Но самое поразительное — это комната, которую сняли, то есть это был угол, часть комнаты, часть избы. И хозяйка, она поразила меня, поразила. Я помню, потом все ее как-то или видела, или пыталась нарисовать. Это была совершенно испепеленная, худая женщина, вся в черном. Конечно, у нее кто-то… Она с нами не говорила никогда и относилась с каким-то презрением, словно потому, что мы живые, хоть мать и говорила:

— Да у меня вот дочь болела.

Ей было все совершенно или безразлично, или противно, она все время непрестанно молилась, перед ней была икона. Не вставая с колен день и ночь, день и ночь, день и ночь, она молилась. И я так любила ее, так сочувствовала ей. Я понимала, что, может быть, она молит за того, за кого можно молиться, чтобы спасти его, но по всему ее выражению, ее соотношению с этой иконой, по тому, что она вообще не поднималась с колен никогда, я по такому исступленному ее лицу поняла — наверное, тот, о котором она так убивалась, не вернулся, его уже не было.

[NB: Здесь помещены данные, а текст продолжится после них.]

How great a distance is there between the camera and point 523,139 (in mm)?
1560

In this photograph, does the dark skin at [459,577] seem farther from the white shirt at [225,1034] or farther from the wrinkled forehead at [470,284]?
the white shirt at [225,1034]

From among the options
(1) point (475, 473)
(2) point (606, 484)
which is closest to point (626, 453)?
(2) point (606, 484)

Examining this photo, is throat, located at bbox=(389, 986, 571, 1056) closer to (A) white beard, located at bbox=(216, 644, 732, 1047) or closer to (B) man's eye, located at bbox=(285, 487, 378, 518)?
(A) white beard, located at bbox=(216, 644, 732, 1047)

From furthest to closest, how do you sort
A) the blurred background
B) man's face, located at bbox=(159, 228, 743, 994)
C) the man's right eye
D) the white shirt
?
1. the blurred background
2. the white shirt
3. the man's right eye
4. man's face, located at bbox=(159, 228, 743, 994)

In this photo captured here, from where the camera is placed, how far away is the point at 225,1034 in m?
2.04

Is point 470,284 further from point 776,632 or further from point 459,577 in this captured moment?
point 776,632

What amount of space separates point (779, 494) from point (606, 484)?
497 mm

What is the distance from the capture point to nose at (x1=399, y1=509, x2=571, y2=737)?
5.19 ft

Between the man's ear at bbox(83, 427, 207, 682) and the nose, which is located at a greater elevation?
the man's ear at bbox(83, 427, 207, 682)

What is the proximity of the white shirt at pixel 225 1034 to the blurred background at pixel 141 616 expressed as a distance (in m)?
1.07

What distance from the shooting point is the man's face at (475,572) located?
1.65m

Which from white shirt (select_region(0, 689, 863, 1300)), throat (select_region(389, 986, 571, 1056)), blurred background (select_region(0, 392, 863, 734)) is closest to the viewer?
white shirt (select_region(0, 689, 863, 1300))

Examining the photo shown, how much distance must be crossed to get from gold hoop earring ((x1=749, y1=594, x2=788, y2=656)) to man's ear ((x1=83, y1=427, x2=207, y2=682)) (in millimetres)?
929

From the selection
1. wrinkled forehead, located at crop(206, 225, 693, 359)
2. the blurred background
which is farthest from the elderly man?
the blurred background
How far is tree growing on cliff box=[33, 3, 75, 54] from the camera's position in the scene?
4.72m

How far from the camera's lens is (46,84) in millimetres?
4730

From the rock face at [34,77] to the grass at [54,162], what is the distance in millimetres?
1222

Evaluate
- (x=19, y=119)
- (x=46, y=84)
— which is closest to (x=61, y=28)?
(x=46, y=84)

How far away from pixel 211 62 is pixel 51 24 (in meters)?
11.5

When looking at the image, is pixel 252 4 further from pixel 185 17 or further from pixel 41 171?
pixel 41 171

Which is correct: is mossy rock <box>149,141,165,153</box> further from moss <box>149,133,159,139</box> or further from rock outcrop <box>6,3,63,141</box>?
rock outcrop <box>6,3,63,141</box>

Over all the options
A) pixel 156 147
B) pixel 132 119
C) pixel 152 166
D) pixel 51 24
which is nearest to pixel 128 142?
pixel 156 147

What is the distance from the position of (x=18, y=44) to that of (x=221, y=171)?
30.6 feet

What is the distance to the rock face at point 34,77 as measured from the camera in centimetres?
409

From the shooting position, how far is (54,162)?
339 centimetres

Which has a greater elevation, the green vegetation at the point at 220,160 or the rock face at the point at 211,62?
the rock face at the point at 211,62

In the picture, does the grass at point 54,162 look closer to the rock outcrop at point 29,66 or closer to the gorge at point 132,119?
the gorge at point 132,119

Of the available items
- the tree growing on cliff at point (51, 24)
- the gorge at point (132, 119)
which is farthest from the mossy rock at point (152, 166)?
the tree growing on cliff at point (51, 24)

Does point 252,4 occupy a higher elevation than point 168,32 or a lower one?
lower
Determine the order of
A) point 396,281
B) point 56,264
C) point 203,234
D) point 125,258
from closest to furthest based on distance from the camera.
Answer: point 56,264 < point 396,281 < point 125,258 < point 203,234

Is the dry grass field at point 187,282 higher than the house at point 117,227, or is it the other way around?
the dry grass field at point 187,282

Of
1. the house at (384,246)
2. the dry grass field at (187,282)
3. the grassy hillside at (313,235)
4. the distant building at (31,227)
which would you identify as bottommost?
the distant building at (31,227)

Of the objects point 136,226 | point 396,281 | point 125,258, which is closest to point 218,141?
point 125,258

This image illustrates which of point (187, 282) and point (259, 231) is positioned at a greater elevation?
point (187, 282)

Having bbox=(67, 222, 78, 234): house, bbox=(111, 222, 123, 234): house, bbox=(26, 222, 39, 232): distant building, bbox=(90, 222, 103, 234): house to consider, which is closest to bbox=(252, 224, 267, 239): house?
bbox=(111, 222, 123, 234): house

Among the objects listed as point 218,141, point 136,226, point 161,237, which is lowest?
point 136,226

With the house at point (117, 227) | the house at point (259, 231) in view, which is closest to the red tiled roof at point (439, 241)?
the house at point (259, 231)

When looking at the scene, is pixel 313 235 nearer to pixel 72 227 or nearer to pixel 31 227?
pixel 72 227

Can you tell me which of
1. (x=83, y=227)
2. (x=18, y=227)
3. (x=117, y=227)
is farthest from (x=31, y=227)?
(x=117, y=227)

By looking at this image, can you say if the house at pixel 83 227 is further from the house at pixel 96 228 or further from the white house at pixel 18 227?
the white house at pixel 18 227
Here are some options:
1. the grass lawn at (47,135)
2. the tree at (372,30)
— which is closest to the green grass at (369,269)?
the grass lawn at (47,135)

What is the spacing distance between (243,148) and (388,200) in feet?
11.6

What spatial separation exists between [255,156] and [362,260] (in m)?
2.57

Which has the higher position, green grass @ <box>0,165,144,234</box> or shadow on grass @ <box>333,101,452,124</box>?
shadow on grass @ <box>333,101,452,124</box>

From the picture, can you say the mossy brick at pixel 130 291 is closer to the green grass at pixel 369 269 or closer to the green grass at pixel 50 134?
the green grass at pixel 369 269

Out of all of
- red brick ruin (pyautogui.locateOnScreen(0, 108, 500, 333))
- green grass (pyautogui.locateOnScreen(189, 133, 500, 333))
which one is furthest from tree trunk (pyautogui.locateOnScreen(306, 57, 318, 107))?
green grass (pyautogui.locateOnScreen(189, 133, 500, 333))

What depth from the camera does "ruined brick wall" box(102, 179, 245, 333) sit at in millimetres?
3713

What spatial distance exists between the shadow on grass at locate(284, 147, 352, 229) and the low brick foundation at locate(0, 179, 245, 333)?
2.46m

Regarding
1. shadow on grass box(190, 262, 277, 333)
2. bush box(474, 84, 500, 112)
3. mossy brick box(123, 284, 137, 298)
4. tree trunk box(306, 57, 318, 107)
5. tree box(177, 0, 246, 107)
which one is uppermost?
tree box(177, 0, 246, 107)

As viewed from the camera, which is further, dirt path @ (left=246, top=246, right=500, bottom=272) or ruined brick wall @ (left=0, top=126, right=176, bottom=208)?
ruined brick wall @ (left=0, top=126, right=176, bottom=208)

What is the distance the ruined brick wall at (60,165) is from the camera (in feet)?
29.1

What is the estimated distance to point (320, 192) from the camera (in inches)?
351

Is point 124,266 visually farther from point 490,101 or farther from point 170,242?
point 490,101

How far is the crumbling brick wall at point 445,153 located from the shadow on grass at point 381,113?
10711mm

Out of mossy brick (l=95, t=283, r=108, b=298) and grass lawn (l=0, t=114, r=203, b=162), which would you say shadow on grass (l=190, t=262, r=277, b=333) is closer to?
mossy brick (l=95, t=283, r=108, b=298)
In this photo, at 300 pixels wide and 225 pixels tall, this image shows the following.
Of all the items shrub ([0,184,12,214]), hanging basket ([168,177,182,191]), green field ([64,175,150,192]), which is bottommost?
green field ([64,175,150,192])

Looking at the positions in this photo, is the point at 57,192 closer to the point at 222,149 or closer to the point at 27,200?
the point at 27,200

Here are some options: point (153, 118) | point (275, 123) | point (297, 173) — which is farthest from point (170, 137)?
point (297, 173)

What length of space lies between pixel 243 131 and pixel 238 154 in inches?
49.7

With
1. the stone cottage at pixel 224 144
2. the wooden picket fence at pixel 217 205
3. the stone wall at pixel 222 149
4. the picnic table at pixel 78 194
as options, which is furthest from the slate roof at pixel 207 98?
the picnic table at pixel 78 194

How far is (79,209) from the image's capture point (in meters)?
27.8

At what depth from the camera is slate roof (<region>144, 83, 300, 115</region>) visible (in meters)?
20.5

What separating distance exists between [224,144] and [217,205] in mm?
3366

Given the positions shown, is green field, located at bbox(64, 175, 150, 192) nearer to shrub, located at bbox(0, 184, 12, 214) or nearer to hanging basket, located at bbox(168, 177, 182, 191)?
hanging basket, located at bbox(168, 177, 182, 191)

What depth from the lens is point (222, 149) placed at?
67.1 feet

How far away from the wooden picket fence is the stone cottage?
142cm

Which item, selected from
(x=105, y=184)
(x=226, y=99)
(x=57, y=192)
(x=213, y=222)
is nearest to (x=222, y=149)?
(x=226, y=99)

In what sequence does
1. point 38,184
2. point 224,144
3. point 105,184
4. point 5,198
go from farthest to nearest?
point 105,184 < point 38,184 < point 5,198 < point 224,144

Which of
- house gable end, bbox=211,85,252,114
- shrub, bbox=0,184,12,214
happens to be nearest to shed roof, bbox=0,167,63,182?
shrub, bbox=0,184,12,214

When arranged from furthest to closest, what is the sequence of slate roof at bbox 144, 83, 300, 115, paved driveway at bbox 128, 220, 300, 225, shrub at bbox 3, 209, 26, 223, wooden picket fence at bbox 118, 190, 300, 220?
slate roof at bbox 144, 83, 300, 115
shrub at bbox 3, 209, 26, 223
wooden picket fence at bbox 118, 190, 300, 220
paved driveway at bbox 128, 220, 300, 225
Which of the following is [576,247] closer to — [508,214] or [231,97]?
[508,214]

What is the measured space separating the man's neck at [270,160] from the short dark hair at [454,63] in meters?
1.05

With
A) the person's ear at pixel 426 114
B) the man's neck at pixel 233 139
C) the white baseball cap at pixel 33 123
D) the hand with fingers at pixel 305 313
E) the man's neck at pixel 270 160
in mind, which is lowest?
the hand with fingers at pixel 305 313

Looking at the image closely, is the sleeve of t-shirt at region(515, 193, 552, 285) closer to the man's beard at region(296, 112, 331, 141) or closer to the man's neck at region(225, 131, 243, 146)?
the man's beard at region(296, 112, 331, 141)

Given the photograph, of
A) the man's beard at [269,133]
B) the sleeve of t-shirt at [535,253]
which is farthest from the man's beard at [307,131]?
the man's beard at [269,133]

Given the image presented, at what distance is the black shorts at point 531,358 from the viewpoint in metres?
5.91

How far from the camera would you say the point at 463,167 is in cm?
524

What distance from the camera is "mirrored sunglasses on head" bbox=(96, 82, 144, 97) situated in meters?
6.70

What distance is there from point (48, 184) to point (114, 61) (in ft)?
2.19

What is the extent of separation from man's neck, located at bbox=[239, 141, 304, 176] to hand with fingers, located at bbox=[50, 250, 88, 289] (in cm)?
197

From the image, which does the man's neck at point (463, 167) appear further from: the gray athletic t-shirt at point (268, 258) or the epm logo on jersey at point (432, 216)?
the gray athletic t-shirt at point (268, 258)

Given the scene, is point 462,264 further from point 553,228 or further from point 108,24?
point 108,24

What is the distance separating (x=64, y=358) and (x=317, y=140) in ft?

А тут постепенно кончалось эвакуационное время. Но я страшно жалела и любила эту женщину, а мать, конечно, она была против, сказала:

— Всё молитвы эти, всё молитвы.

Ее это раздражало, а я же нарисовала. У меня было там два карандаша каких-то — черный, желтый, и я рисовала эту женщину. И получилась целая икона на листе бумаги, я держала ее под подушкой. Мать, когда увидела, ужаснулась:

— Что с тобой?

А я:

— Да нет, ничего… — Я испугалась.

Ну а потом опять какой-то переплыв через реку, а потом уже смотрю, везут на тележке, на такой тележке, на которой теперь продукты возят. Везут меня, бабушка тащится, уже Москва, вот вам и Ильинский сквер.

* * *

Уже был сорок четвертый год, осенью мне предстояло идти в школу. Когда я в первый раз шла в школу, я помню девочку, которая со мной шла — Рита Шрайдер, она была еврейка, ее семья была очень хорошая. Такие старые еврейские люди. Запомнились именно дедушка и бабушка, они как-то учили так, говорили, мне с ними хорошо было. И конечно, и любили.